Maryland State Motto: Fatti Maschii, Parole Femine
Fatti Maschii, Parole Femine
Fatti Maschii, Parole Femine
The motto appears on the state seal of Maryland
- Motto
- Fatti Maschii, Parole Femine
- Language
- Italian
- Translation
- Manly Deeds, Womanly Words
- Charter year
- 1632
- Seal readopted
- 1876
Maryland State Motto
Maryland's state motto is Fatti Maschii, Parole Femine, an Italian phrase meaning Manly Deeds, Womanly Words. It is the only U.S. state motto written in Italian — every other state uses English, Latin, French, Spanish, Hawaiian, Greek, or a Native American language.
The phrase was not invented for Maryland. It was the personal motto of the Calvert family, the Lords Baltimore who founded the colony. When King Charles I granted Maryland's royal charter in 1632, the Calvert family's Italian motto came with it, and it has been part of Maryland's official identity ever since.

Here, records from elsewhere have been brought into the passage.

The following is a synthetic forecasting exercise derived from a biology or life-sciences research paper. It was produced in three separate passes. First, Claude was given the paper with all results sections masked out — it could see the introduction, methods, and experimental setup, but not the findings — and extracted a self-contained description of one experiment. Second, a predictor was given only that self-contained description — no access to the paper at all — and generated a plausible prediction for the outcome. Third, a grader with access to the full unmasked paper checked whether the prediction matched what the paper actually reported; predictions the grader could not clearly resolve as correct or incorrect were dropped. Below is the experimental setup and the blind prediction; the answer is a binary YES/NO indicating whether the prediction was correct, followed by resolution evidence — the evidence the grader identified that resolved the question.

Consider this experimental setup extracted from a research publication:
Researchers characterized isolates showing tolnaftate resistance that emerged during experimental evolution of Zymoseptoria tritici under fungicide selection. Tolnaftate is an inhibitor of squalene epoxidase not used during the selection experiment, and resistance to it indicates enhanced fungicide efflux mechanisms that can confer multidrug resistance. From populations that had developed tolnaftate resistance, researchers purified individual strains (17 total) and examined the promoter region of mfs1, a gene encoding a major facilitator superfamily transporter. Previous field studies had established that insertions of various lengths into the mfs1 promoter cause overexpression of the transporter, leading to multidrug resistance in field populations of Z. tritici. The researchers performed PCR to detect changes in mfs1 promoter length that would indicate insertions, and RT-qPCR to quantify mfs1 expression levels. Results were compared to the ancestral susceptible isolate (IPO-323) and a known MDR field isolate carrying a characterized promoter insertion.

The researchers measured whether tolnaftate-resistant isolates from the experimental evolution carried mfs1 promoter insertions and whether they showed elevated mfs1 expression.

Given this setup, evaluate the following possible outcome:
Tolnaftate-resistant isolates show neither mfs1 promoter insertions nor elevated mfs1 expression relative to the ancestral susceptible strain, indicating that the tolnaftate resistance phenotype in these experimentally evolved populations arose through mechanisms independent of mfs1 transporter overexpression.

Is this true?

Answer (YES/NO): NO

Maryland State Motto Meaning
The motto pairs two ideas: action and speech. Fatti maschii means manly deeds — things done, not just promised. Parole femine means womanly words — speech that is gentle, careful, or persuasive rather than aggressive. The phrase together describes an ideal of governance: act with strength, speak with care.

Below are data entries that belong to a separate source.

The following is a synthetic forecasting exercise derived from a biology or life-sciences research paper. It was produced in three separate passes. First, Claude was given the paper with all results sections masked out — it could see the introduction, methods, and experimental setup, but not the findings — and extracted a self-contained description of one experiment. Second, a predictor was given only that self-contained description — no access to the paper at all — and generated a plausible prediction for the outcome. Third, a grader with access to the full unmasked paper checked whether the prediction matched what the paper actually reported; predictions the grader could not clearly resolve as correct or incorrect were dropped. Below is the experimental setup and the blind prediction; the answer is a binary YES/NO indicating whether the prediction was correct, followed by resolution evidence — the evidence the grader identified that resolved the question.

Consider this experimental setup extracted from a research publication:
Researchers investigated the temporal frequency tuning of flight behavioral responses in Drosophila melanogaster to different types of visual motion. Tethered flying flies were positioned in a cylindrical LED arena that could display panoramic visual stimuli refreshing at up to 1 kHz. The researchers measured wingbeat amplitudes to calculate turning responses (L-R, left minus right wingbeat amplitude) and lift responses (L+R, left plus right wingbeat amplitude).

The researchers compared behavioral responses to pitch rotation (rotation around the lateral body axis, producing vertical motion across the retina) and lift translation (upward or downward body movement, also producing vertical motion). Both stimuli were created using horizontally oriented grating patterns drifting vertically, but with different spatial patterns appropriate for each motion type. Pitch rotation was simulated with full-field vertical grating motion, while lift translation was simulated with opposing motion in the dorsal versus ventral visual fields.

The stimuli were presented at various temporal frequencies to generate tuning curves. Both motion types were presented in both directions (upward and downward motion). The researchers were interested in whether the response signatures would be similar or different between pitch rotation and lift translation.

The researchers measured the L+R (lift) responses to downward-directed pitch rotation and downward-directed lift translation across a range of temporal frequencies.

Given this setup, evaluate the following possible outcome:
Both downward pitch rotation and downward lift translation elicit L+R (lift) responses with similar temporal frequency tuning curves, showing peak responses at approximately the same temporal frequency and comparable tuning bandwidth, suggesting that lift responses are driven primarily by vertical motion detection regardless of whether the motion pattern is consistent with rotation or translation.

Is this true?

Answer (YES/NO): YES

In 16th and 17th-century Italian culture, the contrast between fatti (deeds) and parole (words) was a common way to describe someone who delivers on their promises rather than just talking. The modifier maschii (manly) on deeds and femine (womanly) on words reflected the gendered language of Renaissance-era rhetoric, not a judgment about men and women specifically.

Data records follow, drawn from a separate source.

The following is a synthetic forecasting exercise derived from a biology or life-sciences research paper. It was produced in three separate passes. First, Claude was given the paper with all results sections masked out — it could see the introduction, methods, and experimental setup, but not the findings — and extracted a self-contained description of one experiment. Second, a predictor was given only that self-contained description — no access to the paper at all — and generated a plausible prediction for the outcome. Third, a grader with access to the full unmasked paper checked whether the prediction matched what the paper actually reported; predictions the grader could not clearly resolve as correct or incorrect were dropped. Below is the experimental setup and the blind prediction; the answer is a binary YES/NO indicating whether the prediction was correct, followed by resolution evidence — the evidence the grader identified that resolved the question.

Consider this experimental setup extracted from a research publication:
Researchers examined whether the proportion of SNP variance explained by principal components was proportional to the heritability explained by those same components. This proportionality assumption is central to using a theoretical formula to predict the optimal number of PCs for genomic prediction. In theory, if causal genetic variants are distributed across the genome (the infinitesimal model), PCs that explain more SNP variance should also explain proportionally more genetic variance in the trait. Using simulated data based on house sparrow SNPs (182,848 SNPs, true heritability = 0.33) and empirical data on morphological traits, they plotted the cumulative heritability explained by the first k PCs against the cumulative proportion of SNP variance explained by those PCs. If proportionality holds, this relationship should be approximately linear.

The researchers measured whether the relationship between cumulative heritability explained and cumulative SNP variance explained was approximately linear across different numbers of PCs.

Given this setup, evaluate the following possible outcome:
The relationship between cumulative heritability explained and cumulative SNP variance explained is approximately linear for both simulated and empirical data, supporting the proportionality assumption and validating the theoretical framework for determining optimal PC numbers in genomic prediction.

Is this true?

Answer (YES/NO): YES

The phrase has attracted criticism in modern times because the literal translation assigns masculine qualities to action and feminine qualities to gentleness. The words mean something different in their 17th-century context than they do today, which has prompted discussion in Maryland about how the motto should be understood and translated.
Translation of "Fatti Maschii, Parole Femine"
The standard English translation is Manly Deeds, Womanly Words. This is the literal word-for-word version and appears in most official references.
Some sources and legislators have proposed Strong Deeds, Gentle Words as an alternative translation that captures the intent of the phrase without the gendered framing. In Italian, maschii and femine are adjectives that can describe qualities — strength and gentleness — rather than specifically referring to men and women. Both translations are linguistically defensible.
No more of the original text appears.